Psalm 77:1-3, “I cry aloud to God, aloud to God, and he will hear me. In the day of my trouble I seek the Lord; in the night my hand is stretched out without wearying; my soul refuses to be comforted. When I remember God, I moan; when I meditate, my spirit faints.

When we are facing bitter circumstances in our lives, we need to quickly bring them to the Lord. The way that we do this is through biblical lament. Laments are largely found in the Psalms, and many scholars believe that about 1/3 of the psalms are laments.

A biblical lament is a choice to speak directly to the Lord about our bitter circumstances. There are four characteristics of lament that honor God. Biblical lament:
• Expresses faith in God‘s character…
• Portrays heartfelt concerns and questions that are brutally honest…
• Brings bold requests before God…
• Concludes with a commitment to trust God and praise Him no matter what…

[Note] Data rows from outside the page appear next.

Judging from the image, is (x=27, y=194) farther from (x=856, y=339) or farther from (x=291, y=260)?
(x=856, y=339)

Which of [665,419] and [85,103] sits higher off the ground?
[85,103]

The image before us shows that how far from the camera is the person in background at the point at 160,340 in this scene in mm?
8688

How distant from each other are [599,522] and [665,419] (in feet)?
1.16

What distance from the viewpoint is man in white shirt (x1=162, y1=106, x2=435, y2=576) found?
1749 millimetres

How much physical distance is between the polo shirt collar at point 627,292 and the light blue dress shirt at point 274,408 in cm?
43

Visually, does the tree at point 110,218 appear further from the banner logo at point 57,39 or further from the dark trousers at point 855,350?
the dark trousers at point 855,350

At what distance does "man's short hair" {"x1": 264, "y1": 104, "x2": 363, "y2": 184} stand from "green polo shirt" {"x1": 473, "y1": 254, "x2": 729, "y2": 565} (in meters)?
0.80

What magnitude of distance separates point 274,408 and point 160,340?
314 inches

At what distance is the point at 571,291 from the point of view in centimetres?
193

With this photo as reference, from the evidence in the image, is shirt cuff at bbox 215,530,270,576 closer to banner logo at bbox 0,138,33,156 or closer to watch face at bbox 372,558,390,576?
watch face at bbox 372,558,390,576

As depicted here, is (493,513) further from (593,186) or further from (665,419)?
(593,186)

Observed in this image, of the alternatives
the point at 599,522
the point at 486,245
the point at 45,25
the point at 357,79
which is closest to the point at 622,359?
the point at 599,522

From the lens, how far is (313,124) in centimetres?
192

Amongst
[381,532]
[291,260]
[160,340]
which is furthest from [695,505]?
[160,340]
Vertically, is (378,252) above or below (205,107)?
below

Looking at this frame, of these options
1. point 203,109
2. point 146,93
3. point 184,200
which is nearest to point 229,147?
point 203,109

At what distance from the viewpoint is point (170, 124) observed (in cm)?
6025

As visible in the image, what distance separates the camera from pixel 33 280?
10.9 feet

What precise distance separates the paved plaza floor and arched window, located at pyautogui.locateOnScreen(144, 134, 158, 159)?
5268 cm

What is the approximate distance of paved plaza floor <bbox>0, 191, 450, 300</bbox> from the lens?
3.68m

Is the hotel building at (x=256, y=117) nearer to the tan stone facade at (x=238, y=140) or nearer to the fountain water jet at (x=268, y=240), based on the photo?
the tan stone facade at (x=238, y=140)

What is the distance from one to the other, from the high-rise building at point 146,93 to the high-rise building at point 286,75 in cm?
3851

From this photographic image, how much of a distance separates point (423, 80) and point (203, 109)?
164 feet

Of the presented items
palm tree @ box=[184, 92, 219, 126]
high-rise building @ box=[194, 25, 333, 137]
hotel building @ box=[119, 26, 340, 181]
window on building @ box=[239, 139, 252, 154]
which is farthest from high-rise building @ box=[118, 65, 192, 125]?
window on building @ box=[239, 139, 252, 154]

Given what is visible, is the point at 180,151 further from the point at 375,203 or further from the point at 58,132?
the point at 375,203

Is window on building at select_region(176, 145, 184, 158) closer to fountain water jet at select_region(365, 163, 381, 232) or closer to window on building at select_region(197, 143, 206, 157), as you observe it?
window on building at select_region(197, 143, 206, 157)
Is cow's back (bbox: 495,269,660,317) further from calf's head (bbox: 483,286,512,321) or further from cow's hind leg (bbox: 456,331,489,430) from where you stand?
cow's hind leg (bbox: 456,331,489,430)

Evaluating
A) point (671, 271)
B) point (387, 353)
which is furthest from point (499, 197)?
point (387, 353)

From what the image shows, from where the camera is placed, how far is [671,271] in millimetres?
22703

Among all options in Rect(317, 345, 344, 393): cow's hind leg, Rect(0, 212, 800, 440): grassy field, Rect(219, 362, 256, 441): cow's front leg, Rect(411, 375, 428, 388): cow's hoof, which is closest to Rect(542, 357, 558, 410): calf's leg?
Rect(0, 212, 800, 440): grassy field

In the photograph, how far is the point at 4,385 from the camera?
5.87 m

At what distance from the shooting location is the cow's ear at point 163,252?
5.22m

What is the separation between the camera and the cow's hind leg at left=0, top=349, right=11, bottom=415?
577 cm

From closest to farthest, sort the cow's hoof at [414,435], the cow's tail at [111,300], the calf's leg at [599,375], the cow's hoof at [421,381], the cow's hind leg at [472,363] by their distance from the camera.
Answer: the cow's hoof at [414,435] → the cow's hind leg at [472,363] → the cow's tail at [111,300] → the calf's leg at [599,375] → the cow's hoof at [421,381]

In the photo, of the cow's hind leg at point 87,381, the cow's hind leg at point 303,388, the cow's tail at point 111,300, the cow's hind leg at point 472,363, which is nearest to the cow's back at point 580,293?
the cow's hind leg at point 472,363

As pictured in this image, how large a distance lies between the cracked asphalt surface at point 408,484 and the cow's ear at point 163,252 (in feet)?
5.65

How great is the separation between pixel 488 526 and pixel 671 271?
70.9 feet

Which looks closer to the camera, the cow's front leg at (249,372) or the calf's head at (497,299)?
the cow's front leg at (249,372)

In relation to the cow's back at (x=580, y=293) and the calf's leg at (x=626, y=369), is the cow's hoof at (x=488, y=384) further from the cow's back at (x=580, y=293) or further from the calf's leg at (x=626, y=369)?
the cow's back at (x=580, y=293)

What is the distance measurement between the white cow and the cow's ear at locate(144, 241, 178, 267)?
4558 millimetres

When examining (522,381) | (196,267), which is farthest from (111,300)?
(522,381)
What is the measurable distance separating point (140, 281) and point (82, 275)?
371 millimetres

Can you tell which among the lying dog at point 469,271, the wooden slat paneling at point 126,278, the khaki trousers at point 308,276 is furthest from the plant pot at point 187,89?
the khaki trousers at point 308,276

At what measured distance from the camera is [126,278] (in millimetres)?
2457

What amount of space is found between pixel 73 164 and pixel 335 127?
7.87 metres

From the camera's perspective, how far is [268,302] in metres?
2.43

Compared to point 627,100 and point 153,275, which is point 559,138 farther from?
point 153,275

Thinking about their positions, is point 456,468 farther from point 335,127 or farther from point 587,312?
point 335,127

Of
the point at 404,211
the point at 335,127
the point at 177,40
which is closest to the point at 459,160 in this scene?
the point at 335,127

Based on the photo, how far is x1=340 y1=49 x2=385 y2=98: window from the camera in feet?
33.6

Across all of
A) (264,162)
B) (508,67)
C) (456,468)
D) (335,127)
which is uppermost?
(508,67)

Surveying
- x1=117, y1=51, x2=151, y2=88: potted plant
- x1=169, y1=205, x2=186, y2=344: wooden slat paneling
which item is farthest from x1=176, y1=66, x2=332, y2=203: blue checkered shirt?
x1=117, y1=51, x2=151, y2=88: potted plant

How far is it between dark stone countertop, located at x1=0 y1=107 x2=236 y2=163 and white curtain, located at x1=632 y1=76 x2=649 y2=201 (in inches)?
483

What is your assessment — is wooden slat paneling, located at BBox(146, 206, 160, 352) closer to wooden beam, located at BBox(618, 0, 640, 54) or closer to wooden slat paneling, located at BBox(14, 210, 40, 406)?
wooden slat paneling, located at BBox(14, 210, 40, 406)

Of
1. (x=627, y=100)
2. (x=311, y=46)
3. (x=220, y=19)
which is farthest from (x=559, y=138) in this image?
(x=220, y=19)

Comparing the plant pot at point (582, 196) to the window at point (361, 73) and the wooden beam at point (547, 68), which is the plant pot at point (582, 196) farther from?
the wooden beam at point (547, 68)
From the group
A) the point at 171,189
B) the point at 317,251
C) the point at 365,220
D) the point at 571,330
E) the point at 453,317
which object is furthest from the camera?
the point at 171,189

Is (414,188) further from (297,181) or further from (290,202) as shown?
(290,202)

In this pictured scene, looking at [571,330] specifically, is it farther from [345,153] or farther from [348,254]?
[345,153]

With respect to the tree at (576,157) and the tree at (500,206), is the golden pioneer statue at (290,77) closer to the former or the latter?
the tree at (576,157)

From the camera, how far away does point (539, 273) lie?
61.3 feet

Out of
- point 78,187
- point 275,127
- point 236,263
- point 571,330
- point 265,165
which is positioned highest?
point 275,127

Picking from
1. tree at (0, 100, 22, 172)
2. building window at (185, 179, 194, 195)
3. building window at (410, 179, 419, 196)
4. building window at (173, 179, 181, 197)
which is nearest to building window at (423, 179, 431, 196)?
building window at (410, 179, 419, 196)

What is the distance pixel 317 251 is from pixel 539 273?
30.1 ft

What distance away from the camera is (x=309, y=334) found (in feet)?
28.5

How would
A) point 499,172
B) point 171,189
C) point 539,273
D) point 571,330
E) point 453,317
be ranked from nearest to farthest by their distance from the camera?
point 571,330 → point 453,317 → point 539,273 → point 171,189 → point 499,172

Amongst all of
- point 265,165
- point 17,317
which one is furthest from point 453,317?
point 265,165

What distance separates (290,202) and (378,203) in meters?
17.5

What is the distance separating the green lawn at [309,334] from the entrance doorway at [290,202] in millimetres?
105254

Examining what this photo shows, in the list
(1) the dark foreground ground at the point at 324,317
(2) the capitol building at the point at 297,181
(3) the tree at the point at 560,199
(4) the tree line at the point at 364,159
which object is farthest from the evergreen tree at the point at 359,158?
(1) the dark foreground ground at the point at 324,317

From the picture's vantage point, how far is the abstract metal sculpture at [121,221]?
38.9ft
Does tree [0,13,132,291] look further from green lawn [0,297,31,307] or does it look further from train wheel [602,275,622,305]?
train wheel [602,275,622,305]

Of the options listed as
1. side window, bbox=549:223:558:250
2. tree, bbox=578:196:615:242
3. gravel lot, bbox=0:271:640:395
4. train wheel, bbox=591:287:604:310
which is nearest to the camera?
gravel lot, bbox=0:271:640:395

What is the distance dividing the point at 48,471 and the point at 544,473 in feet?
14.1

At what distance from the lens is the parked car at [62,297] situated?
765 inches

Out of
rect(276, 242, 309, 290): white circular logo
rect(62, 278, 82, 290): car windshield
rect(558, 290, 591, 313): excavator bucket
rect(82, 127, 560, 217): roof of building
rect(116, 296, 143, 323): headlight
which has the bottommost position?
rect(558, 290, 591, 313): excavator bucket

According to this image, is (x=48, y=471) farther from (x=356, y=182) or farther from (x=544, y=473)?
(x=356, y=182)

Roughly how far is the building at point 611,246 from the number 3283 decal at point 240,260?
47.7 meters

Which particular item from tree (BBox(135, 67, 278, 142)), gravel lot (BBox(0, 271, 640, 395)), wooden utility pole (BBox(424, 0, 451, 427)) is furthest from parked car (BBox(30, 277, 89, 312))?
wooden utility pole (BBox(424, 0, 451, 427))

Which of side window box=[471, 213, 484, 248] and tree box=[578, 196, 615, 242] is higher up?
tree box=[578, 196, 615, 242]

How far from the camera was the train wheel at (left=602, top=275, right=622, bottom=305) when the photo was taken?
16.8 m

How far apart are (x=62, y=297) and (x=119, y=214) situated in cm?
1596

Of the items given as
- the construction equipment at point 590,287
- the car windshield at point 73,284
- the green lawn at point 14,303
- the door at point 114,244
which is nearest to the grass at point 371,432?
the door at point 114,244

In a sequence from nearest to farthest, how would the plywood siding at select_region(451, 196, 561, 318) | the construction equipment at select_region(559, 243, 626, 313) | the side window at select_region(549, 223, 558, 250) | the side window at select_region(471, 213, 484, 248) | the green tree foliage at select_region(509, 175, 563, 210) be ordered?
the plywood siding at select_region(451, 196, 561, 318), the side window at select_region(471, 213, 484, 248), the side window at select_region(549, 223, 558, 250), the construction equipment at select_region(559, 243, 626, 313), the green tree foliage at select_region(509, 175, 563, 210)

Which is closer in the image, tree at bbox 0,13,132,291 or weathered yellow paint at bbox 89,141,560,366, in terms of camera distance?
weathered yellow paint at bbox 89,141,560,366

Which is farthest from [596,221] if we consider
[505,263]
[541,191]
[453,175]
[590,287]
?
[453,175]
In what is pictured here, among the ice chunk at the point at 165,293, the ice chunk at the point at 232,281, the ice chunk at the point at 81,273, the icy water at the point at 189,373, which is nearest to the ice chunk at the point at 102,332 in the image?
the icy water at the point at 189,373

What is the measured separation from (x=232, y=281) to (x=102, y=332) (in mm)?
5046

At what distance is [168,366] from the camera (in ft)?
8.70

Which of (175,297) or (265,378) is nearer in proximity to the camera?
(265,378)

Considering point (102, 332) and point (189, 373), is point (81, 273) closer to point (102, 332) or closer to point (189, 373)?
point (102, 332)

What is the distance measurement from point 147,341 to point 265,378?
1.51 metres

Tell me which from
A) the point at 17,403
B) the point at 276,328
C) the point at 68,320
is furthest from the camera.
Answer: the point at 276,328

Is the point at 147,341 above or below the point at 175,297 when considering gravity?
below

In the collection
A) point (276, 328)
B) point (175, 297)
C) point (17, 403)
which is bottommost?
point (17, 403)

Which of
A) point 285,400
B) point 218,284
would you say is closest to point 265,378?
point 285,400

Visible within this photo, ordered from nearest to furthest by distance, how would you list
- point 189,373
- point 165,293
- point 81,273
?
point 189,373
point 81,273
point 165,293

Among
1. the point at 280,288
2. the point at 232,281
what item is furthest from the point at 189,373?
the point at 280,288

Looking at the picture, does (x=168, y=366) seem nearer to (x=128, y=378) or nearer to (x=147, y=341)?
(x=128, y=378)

Learning to lament is an essential step in processing bitter circumstances. Therefore, consider to: Talk to God about pain:
Confusion, exhaustion, and disappointment can cause us to retreat from the one who knows our sorrows. Lament talks to God even if it’s messy. This requires faith. Silence is easier but unhealthy. Lament prays through hardship.

The second step in lament candidly talks to God about what is wrong. Biblical complaint vocalizes circumstances that do not seem to fit with God’s character or his purposes. While the psalmist knows God is in control, there are times when it feels like he’s not. Biblical complaining is not venting your sinful anger. It’s merely telling God about your struggles. Instead of stuffing our struggles, lament gives us permission to verbalize the tension. (Psalm 13)

Lament seeks more than relief; it yearns for the deliverance that fits with God’s character. Godly lamenters keep asking even when the answer is delayed. Lament affirms the applicability of God’s promises by asking again and again for divine help.

Confidence in God’s trustworthiness is the destination of all laments. Laments help us through suffering by directing our hearts to make the choice—often daily— to trust in God’s purposes hidden behind the pain. Laments lead us through our sorrows so that we can trust God and praise him.